Work to be completed
In the listing that follows, locate the line containing "order: Artiodactyla" and the line containing "A: Bos taurus (domestic cow).". Retype exactly those two lines and every line between them, and nothing more.

Provided information
[Start of Attachment]

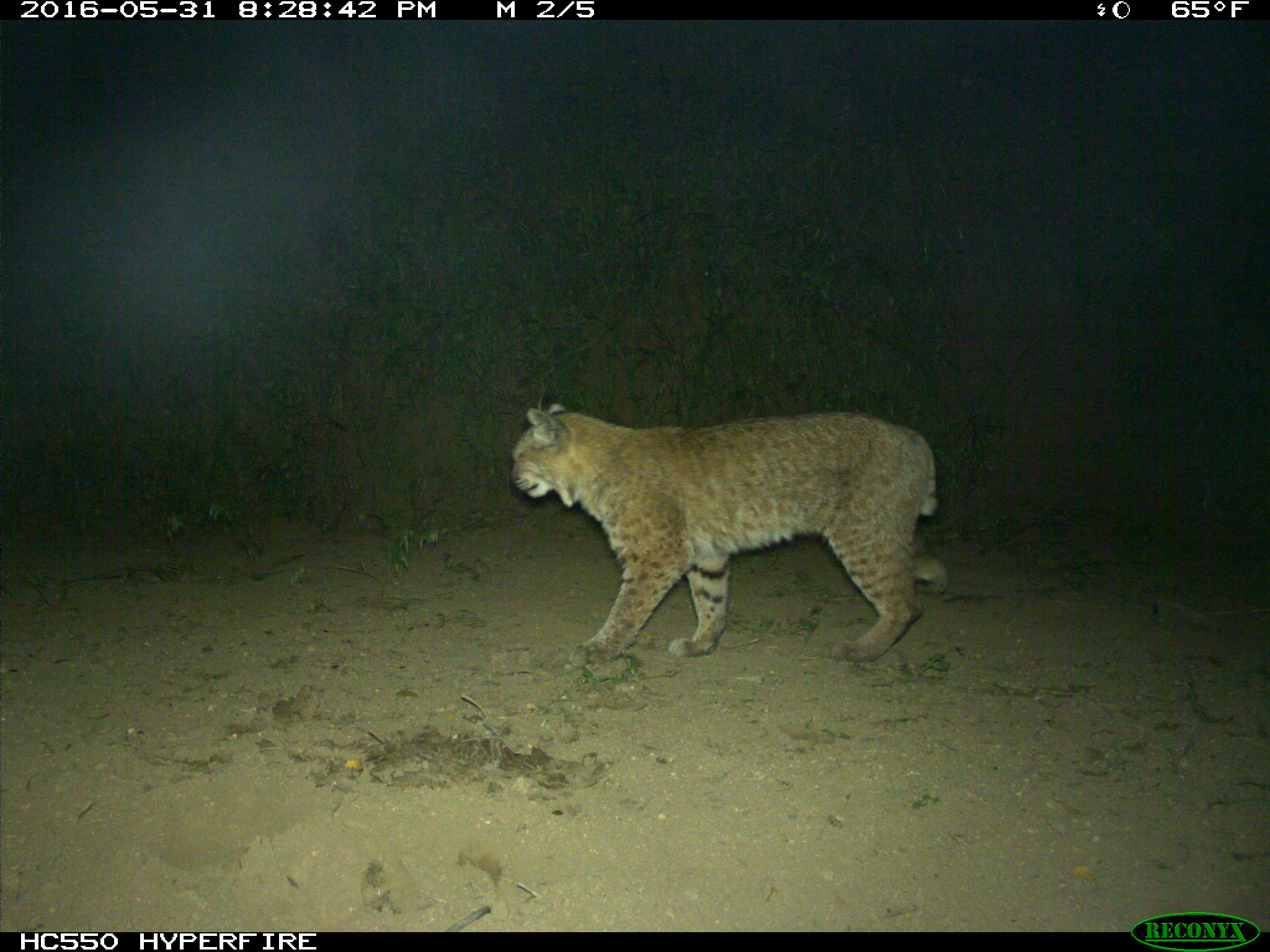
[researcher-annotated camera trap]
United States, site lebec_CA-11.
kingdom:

[End of Attachment]
[Start of Attachment]

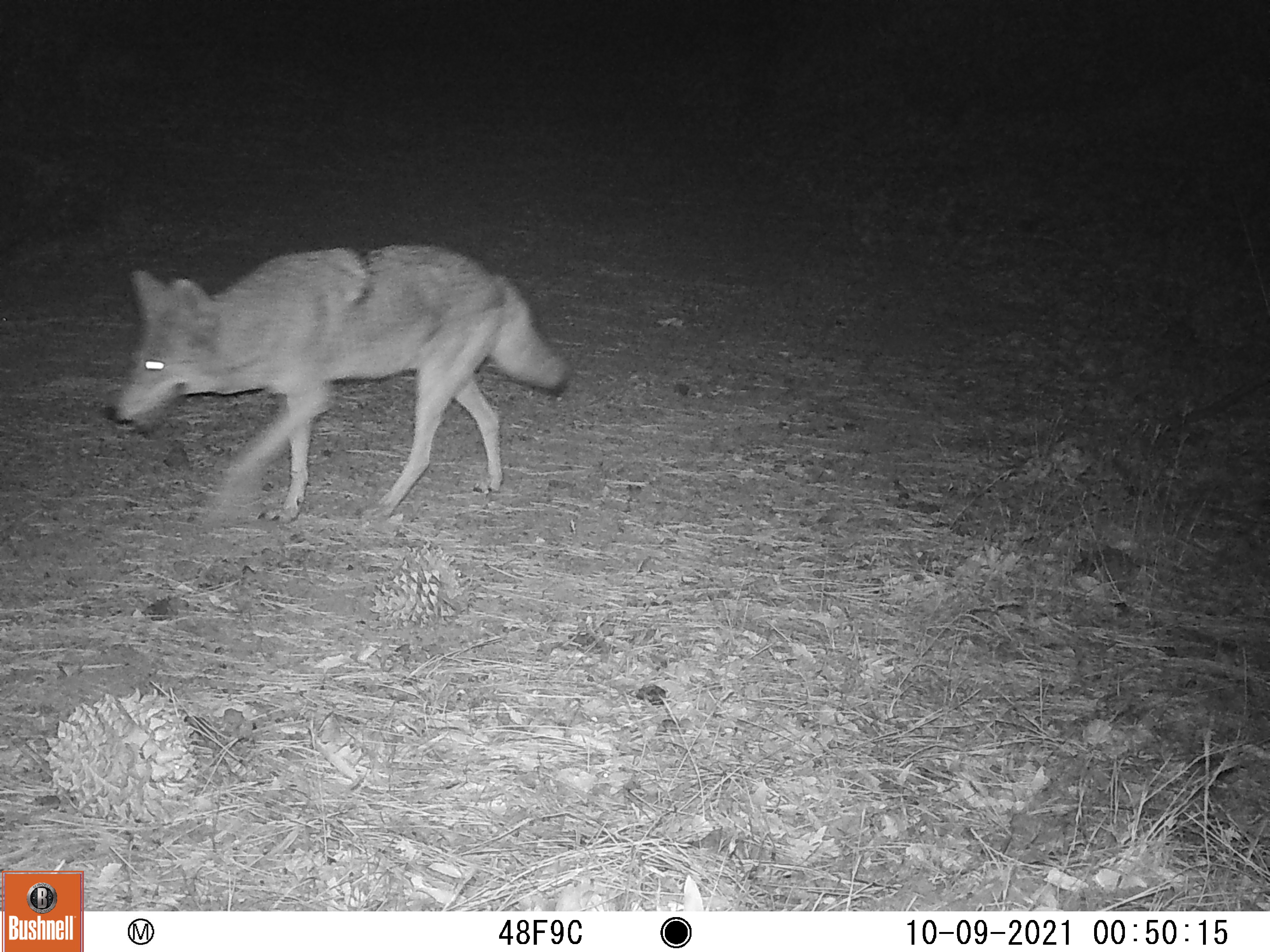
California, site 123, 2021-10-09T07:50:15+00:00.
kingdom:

[End of Attachment]
[Start of Attachment]

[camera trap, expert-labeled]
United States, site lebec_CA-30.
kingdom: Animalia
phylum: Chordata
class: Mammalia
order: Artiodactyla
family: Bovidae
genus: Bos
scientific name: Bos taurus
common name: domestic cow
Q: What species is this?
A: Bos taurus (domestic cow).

[End of Attachment]

Response
order: Artiodactyla
family: Bovidae
genus: Bos
scientific name: Bos taurus
common name: domestic cow
Q: What species is this?
A: Bos taurus (domestic cow).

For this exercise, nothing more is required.